TASK INSTRUCTIONS - Copy out the listing that follows, exact in every word, and skip the images.

DATA IN THIS EXERCISE -
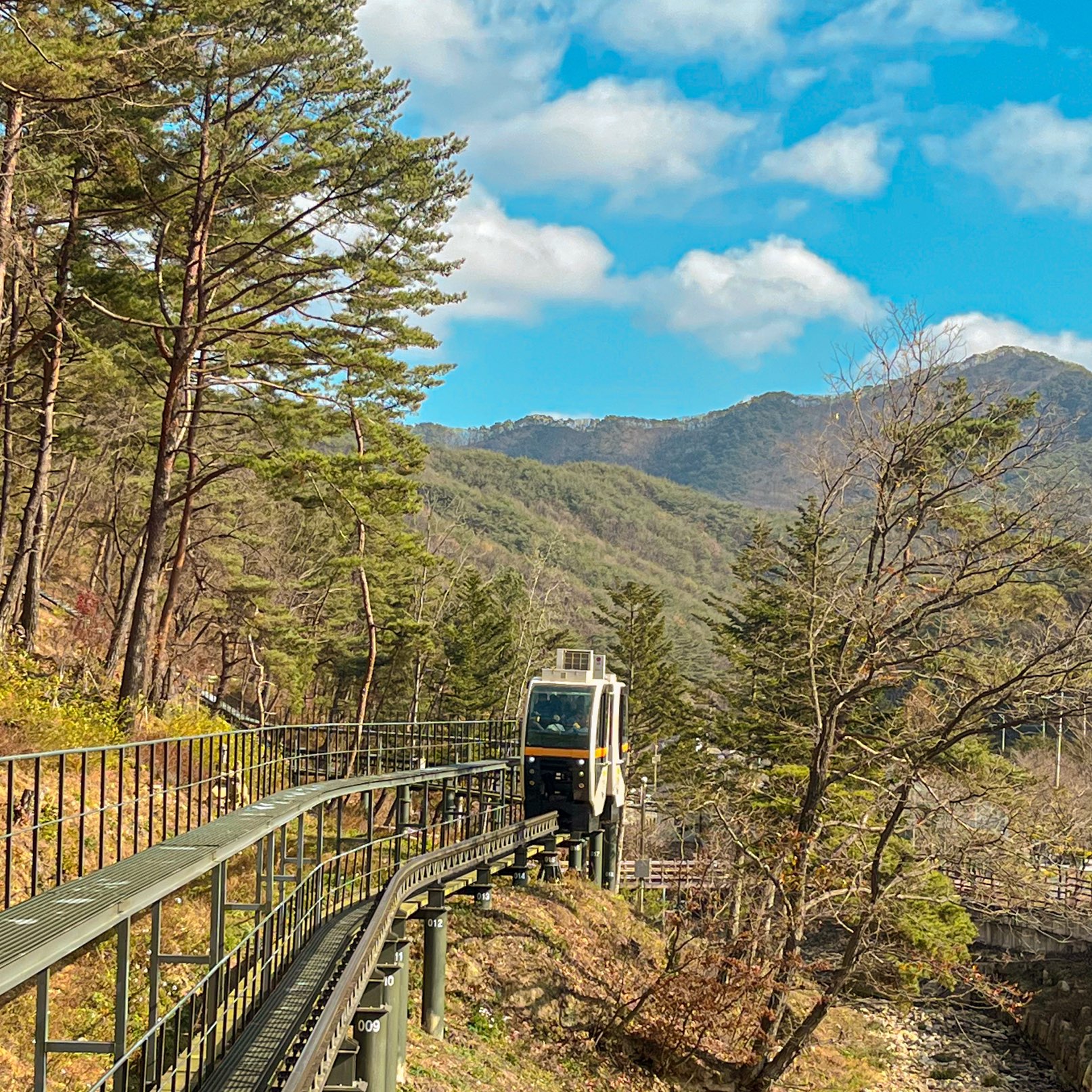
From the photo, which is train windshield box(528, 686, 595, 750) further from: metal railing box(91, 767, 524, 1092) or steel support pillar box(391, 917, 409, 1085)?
steel support pillar box(391, 917, 409, 1085)

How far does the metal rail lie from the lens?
606cm

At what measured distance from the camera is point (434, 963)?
14.1 metres

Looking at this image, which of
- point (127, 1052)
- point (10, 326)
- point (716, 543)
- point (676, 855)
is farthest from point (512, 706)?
point (716, 543)

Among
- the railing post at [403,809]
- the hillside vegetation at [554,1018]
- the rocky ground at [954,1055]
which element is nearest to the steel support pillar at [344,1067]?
the hillside vegetation at [554,1018]

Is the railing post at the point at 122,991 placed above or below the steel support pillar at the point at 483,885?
above

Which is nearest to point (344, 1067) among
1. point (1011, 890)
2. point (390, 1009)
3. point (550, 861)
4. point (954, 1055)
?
point (390, 1009)

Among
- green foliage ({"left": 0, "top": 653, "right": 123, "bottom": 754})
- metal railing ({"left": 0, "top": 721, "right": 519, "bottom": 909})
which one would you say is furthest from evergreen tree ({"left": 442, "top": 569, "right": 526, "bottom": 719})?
green foliage ({"left": 0, "top": 653, "right": 123, "bottom": 754})

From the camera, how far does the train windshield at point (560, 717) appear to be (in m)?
21.5

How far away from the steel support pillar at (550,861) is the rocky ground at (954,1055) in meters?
8.34

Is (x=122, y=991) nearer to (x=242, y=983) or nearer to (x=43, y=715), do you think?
(x=242, y=983)

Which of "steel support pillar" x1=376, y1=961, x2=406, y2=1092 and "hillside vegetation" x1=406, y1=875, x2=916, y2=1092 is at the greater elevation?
"steel support pillar" x1=376, y1=961, x2=406, y2=1092

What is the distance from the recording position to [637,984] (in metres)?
20.9

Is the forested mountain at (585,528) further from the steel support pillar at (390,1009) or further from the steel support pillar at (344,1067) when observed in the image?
the steel support pillar at (344,1067)

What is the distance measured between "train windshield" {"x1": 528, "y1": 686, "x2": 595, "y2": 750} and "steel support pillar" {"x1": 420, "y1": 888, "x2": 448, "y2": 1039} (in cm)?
745
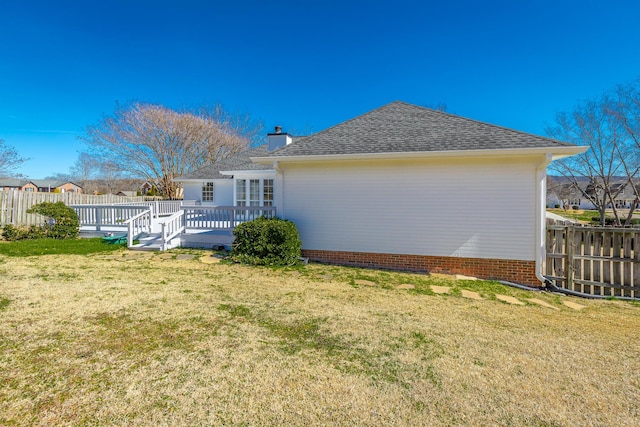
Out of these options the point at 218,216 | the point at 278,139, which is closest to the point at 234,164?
the point at 278,139

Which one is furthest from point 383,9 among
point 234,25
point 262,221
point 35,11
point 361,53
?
point 35,11

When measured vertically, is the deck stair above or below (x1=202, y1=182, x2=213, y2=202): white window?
below

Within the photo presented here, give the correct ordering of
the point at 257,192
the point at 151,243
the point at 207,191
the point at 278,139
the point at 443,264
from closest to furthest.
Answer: the point at 443,264 < the point at 151,243 < the point at 257,192 < the point at 278,139 < the point at 207,191

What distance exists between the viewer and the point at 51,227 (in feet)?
36.0

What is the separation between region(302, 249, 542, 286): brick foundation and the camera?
7.03 m

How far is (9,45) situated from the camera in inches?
635

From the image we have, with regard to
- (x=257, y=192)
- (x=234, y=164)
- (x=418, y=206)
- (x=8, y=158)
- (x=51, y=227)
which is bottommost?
(x=51, y=227)

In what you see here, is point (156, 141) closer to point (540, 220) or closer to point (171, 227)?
point (171, 227)

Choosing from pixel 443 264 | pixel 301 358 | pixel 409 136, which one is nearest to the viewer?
pixel 301 358

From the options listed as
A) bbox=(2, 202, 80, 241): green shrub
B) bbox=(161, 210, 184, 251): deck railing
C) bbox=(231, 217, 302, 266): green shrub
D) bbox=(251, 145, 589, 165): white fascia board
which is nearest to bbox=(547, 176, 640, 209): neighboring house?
bbox=(251, 145, 589, 165): white fascia board

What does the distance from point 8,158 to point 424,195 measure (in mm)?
32732

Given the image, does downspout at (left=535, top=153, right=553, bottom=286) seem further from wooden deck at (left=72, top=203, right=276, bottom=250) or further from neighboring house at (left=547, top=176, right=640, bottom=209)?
neighboring house at (left=547, top=176, right=640, bottom=209)

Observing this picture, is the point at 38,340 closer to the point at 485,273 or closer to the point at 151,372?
the point at 151,372

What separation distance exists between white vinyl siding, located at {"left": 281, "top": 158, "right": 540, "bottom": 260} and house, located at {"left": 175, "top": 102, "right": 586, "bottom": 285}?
2 cm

WRITTEN RESPONSE -
From the photo, which is train windshield box(528, 686, 595, 750) further from: metal railing box(91, 767, 524, 1092) or steel support pillar box(391, 917, 409, 1085)?
steel support pillar box(391, 917, 409, 1085)

How far does the metal rail lie from the lens?
606cm

At what measured distance from the camera is point (434, 963)?
14.1 metres

Looking at this image, which of
- point (127, 1052)
- point (10, 326)
- point (716, 543)
- point (676, 855)
is farthest from point (512, 706)?
point (716, 543)

Among
- the railing post at [403,809]
- the hillside vegetation at [554,1018]
- the rocky ground at [954,1055]
which element is nearest to the steel support pillar at [344,1067]?
the hillside vegetation at [554,1018]

Is the railing post at the point at 122,991 placed above or below the steel support pillar at the point at 483,885?
above

Which is nearest to point (344, 1067) among
1. point (1011, 890)
2. point (390, 1009)
3. point (550, 861)
4. point (954, 1055)
?
point (390, 1009)

Among
- green foliage ({"left": 0, "top": 653, "right": 123, "bottom": 754})
- metal railing ({"left": 0, "top": 721, "right": 519, "bottom": 909})
which one would you say is furthest from evergreen tree ({"left": 442, "top": 569, "right": 526, "bottom": 719})?
green foliage ({"left": 0, "top": 653, "right": 123, "bottom": 754})

From the camera, how far does the train windshield at point (560, 717) appear to be (in m)?
21.5

How far away from the steel support pillar at (550,861) is the rocky ground at (954,1055) in meters?
8.34

Is (x=122, y=991) nearer to (x=242, y=983) or nearer to (x=43, y=715), do you think?
(x=242, y=983)

Which of "steel support pillar" x1=376, y1=961, x2=406, y2=1092 and "hillside vegetation" x1=406, y1=875, x2=916, y2=1092 is at the greater elevation?
"steel support pillar" x1=376, y1=961, x2=406, y2=1092

What is the distance from the recording position to [637,984] (in metres)?
20.9

Is the forested mountain at (585,528) further from the steel support pillar at (390,1009) or further from the steel support pillar at (344,1067) when observed in the image?
the steel support pillar at (344,1067)

What is the distance measured between "train windshield" {"x1": 528, "y1": 686, "x2": 595, "y2": 750} and "steel support pillar" {"x1": 420, "y1": 888, "x2": 448, "y2": 1039} (in cm)?
745
Out of these options the point at 218,216 | the point at 278,139, which is closest to the point at 234,164?
the point at 278,139

Which one is furthest from point 383,9 among
point 234,25
point 262,221
point 35,11
point 361,53
?
point 35,11

When measured vertically, is the deck stair above or below (x1=202, y1=182, x2=213, y2=202): white window?
below

Within the photo presented here, give the correct ordering of
the point at 257,192
the point at 151,243
the point at 207,191
the point at 278,139
the point at 443,264
from closest to furthest.
Answer: the point at 443,264 < the point at 151,243 < the point at 257,192 < the point at 278,139 < the point at 207,191

What distance exists between the viewer and the point at 51,227 (in feet)?
36.0

What is the separation between region(302, 249, 542, 286): brick foundation and the camera?
7.03 m

How far is (9,45) situated from the camera in inches?
635

From the image we have, with regard to
- (x=257, y=192)
- (x=234, y=164)
- (x=418, y=206)
- (x=8, y=158)
- (x=51, y=227)
which is bottommost?
(x=51, y=227)

In what you see here, is point (156, 141) closer to point (540, 220) or closer to point (171, 227)?
point (171, 227)

Choosing from pixel 443 264 | pixel 301 358 | pixel 409 136, which one is nearest to the viewer?
pixel 301 358

From the options listed as
A) bbox=(2, 202, 80, 241): green shrub
B) bbox=(161, 210, 184, 251): deck railing
C) bbox=(231, 217, 302, 266): green shrub
D) bbox=(251, 145, 589, 165): white fascia board
which is nearest to bbox=(547, 176, 640, 209): neighboring house?
bbox=(251, 145, 589, 165): white fascia board

What does the distance from point 8,158 to point 424,195 measure (in mm)?
32732

Given the image, does downspout at (left=535, top=153, right=553, bottom=286) seem further from wooden deck at (left=72, top=203, right=276, bottom=250) or further from neighboring house at (left=547, top=176, right=640, bottom=209)?
neighboring house at (left=547, top=176, right=640, bottom=209)

Observing this picture, is the point at 38,340 closer to the point at 485,273 or closer to the point at 151,372?
the point at 151,372

What separation distance exists between white vinyl siding, located at {"left": 281, "top": 158, "right": 540, "bottom": 260} and house, located at {"left": 175, "top": 102, "right": 586, "bottom": 285}?
2 cm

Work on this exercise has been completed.